Fourteen Louisiana juveniles expelled from Alabama detention center after riot
Fourteen alleged juvenile offenders were forced out of a Dothan, Ala., juvenile detention center last week after they instigated a riot at the facility.
Their expulsion from the facility has created a quandary for District Attorney Tony Clayton and sheriffs in the 18th Judicial District, who are scrambling to find a detention center that will take them.
The ouster has added to the frustration Clayton and law enforcement officials share about the lack of a holding facility for juveniles.
Clayton said the notification of their ouster caught him off-guard.
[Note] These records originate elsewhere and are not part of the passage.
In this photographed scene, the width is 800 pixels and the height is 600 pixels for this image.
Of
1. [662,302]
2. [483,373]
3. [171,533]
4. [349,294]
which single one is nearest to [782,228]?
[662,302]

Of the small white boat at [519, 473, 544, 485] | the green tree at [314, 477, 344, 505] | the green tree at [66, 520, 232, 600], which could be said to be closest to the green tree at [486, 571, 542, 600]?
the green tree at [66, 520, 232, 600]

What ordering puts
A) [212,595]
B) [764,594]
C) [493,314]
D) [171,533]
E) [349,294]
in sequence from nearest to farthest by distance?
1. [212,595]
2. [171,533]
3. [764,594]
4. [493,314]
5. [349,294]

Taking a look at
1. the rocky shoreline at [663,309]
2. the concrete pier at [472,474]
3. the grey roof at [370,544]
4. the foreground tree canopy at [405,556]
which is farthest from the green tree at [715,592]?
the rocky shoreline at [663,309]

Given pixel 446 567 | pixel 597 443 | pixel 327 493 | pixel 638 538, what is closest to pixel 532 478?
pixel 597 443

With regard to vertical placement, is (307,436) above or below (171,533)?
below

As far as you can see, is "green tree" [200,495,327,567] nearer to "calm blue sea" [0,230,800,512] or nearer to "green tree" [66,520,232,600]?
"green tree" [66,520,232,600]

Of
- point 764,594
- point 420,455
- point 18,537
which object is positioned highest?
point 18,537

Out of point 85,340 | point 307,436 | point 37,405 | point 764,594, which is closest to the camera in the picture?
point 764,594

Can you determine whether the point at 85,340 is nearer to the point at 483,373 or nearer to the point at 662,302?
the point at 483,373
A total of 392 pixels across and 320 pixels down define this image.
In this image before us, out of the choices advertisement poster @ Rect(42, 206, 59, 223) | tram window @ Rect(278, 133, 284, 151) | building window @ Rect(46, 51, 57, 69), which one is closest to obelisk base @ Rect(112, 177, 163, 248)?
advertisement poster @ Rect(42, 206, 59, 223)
“It’s pathetic, and I told them so,” he said. “It’s just shameful that our state is not giving us some place to put these kids.”
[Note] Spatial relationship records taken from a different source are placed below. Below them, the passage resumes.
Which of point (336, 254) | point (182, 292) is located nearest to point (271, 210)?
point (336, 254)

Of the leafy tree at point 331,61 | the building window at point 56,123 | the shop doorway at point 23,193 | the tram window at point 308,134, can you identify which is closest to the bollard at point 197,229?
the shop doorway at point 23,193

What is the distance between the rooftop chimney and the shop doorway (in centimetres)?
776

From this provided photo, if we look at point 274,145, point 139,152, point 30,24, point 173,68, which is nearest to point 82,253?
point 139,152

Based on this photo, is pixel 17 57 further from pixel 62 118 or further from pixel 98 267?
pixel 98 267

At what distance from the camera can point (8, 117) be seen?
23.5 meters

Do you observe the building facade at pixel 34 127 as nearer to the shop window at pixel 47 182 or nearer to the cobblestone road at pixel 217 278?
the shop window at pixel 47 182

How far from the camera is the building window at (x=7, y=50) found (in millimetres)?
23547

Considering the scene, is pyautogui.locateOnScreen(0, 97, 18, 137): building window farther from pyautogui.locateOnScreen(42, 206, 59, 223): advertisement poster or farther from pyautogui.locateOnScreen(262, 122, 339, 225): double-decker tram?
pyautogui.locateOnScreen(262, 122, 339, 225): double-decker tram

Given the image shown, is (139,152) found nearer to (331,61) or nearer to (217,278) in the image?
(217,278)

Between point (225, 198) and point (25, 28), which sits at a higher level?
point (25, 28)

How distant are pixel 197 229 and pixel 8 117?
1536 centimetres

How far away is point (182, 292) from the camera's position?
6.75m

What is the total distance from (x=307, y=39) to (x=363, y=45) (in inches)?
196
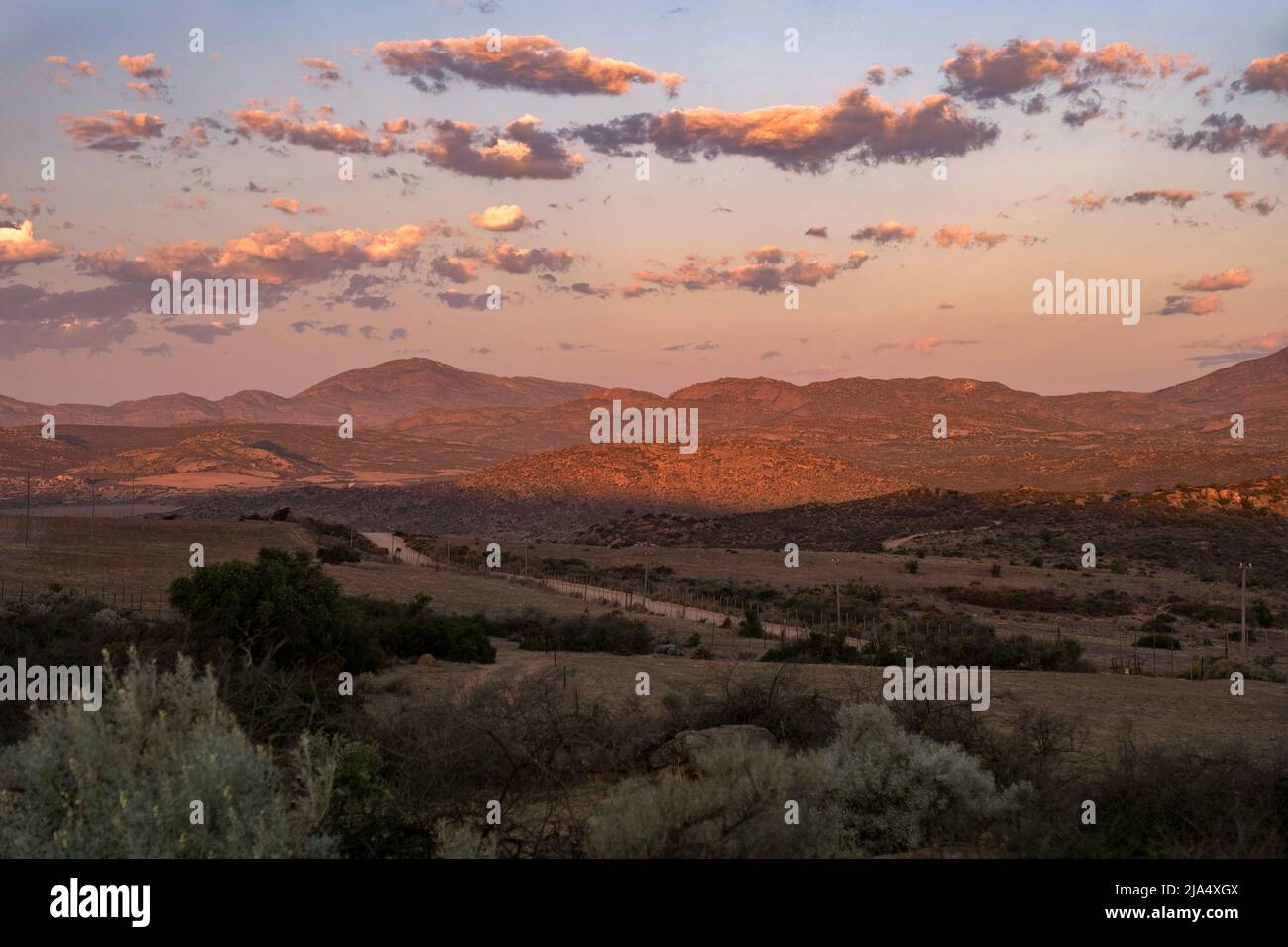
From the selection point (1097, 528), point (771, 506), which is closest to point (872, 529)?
point (1097, 528)

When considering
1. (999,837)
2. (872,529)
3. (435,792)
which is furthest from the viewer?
(872,529)

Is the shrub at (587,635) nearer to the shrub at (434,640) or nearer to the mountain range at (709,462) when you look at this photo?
the shrub at (434,640)

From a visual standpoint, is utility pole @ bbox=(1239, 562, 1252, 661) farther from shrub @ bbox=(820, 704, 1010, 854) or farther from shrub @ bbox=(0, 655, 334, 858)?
shrub @ bbox=(0, 655, 334, 858)

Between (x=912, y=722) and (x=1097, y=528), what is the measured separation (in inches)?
2266

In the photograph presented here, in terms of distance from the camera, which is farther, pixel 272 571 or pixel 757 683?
pixel 272 571

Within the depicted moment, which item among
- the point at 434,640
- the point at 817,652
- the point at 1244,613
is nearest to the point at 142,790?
the point at 434,640

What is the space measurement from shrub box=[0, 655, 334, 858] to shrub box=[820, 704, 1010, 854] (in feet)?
14.9

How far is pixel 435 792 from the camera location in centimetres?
922

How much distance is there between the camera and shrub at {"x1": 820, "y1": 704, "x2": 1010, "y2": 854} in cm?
873

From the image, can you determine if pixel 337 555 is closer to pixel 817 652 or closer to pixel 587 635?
pixel 587 635

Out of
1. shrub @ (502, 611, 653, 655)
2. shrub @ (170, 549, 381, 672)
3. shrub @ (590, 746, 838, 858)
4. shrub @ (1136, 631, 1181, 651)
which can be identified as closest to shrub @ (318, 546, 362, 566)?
shrub @ (502, 611, 653, 655)

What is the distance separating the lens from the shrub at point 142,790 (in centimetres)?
566
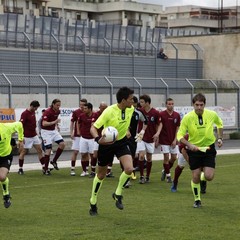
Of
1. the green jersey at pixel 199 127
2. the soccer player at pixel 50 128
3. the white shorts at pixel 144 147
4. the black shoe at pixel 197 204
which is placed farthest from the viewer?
the soccer player at pixel 50 128

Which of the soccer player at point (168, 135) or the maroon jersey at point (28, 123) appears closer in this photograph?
the soccer player at point (168, 135)

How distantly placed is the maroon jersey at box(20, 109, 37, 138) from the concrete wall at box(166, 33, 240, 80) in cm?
2748

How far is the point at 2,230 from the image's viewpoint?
1013cm

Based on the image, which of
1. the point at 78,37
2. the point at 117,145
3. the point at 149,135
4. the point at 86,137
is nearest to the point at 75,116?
the point at 86,137

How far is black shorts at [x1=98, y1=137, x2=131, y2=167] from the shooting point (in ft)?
37.9

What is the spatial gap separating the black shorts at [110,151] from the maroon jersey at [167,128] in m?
5.65

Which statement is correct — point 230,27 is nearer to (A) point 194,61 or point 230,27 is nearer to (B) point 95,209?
(A) point 194,61

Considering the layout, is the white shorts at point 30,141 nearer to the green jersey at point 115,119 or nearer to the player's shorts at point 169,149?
the player's shorts at point 169,149

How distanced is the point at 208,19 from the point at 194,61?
218ft

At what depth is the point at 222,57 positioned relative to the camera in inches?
1812

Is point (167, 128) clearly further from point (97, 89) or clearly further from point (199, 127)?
point (97, 89)

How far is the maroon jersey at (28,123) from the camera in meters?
19.3

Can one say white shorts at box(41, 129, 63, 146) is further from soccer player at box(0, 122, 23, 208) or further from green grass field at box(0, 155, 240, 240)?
soccer player at box(0, 122, 23, 208)

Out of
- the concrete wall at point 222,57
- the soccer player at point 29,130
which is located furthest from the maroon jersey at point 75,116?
the concrete wall at point 222,57
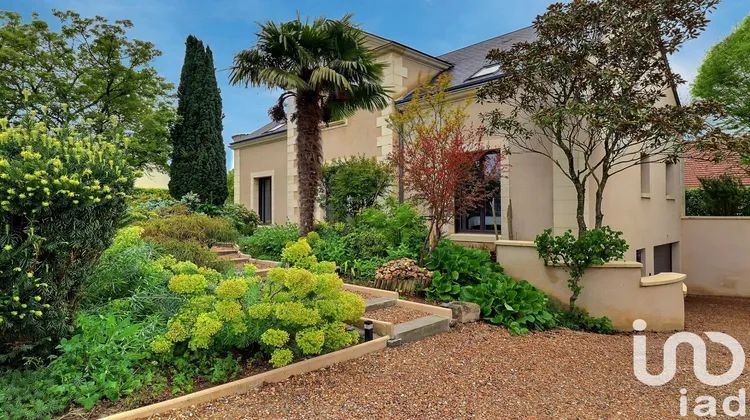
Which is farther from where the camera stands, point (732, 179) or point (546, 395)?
point (732, 179)

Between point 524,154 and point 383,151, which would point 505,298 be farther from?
point 383,151

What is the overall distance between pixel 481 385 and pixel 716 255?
40.2 ft

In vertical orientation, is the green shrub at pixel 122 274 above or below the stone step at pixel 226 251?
above

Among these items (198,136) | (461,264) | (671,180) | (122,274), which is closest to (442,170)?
(461,264)

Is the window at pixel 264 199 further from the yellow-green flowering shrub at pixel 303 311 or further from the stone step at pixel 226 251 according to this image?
the yellow-green flowering shrub at pixel 303 311

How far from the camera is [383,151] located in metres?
11.0

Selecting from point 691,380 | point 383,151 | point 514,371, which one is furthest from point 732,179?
point 514,371

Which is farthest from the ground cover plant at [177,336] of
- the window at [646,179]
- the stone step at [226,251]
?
the window at [646,179]

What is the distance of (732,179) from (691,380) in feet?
38.9

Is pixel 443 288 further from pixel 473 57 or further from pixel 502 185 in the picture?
pixel 473 57

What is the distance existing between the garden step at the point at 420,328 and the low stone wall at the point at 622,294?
259cm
Among the teens sent back to Louisiana was a 14-year-old who allegedly shot Tramone McGinnis in Iberville Parish’s first homicide of 2022.
The release of the juveniles adds to the frustration sheriffs share regarding the lack of a detention facility for alleged juvenile offenders.
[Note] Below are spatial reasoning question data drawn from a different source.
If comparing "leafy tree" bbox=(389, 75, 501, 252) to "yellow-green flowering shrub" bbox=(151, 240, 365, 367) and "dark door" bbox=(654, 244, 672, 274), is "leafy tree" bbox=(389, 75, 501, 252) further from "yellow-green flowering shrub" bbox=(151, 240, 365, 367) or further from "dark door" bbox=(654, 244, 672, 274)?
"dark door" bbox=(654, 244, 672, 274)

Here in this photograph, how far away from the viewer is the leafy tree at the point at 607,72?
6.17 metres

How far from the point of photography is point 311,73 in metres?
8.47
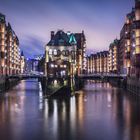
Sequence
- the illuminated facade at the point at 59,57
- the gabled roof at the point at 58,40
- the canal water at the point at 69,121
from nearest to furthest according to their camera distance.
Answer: the canal water at the point at 69,121 < the illuminated facade at the point at 59,57 < the gabled roof at the point at 58,40

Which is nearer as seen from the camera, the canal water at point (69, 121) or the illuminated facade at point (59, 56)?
the canal water at point (69, 121)

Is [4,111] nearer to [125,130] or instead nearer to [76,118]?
[76,118]

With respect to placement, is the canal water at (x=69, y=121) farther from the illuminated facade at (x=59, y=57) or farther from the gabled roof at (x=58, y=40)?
the gabled roof at (x=58, y=40)

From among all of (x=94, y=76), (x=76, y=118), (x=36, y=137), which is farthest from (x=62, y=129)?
(x=94, y=76)

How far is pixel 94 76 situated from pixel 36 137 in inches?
4169

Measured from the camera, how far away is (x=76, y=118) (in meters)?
80.1

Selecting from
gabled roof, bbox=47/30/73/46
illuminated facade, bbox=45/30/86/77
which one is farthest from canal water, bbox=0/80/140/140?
gabled roof, bbox=47/30/73/46

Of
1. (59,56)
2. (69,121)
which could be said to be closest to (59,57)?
(59,56)

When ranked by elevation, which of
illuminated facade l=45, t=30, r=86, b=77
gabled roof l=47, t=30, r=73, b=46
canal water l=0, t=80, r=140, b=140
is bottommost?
canal water l=0, t=80, r=140, b=140

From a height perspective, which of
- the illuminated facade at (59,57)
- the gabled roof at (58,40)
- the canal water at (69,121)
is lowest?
the canal water at (69,121)

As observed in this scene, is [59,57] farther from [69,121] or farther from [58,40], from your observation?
[69,121]

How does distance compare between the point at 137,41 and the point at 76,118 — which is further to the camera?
the point at 137,41

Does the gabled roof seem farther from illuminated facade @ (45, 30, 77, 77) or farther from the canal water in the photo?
the canal water

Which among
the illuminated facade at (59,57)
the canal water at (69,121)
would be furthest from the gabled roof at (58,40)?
the canal water at (69,121)
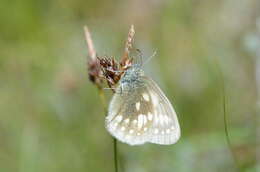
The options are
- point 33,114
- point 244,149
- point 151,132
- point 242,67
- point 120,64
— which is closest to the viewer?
point 120,64

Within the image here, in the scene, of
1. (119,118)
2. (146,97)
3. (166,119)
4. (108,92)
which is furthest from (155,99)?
(108,92)

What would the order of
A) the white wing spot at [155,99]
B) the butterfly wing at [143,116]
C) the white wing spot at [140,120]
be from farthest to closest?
1. the white wing spot at [155,99]
2. the white wing spot at [140,120]
3. the butterfly wing at [143,116]

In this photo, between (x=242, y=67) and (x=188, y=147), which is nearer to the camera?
(x=188, y=147)

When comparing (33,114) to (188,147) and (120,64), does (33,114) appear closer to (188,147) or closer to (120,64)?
(188,147)

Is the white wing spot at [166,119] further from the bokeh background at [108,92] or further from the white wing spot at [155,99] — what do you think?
the bokeh background at [108,92]

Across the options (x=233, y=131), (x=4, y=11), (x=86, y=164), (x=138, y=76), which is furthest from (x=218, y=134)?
(x=4, y=11)

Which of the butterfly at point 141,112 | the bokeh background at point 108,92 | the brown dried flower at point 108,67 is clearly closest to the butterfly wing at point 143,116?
the butterfly at point 141,112

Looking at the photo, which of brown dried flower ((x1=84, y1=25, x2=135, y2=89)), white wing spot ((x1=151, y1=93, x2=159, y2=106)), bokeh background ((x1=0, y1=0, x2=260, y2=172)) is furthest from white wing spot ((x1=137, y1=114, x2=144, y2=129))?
bokeh background ((x1=0, y1=0, x2=260, y2=172))
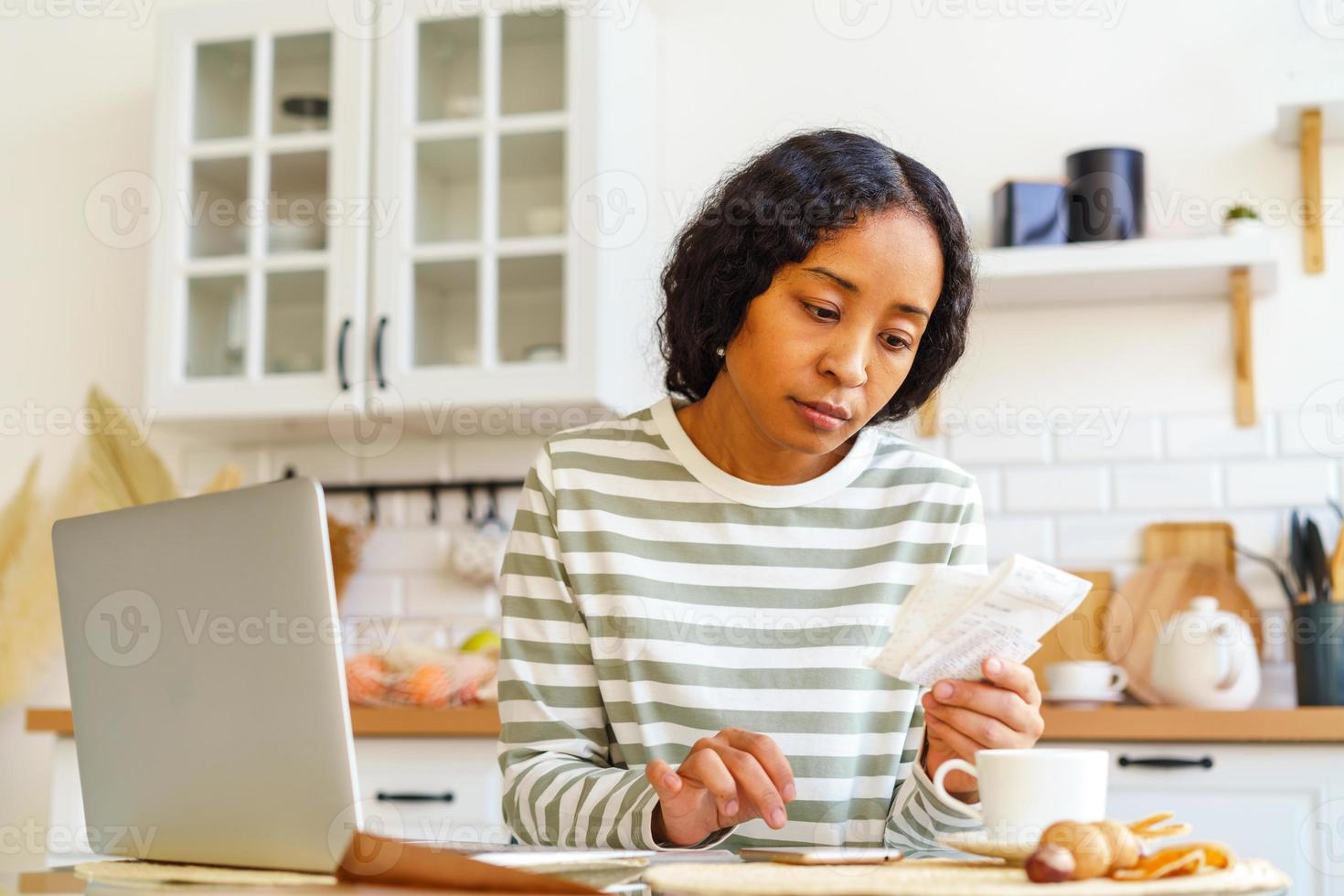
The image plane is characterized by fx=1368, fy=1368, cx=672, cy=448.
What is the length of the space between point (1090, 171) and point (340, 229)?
62.0 inches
“We’re back to Square 1,” Stassi said. “We lost Alabama, and that was the only state taking them.
“As far as we know, Alabama was the last option,” he said. “The safety of the citizens of Iberville depends on us taking these problems off the street, and we know that leg monitors are not the answer.”
The expulsions should send a loud message to the state, according to an official from the West Baton Rouge Sheriff’s Office.
“We need a juvenile facility to incarcerate these violent offenders,” Maj. Zach Simmers said. “It’s a real problem that needs real addressing.
“We have zero options right now. We don’t know where to turn or what to do,” he said. “We’re not talking about kids who stole candy from a candy store – we’re talking about violent offenders.”
Some of them were repeat violent offenders, Simmers said.
“They’re getting away with it once again,” he said. ‘It really says something when you’re too bad to be incarcerated. It’s a problem that we need to get a handle on before it becomes even more out of control.”
The ongoing struggle to house juvenile suspects should serve as a wakeup call to state officials, according to Pointe Coupee Sheriff Rene Thibodeaux.
“It just shows you the importance and necessity for Louisiana to have a facility,” he said. “We can’t rely on someone else for our own problems.”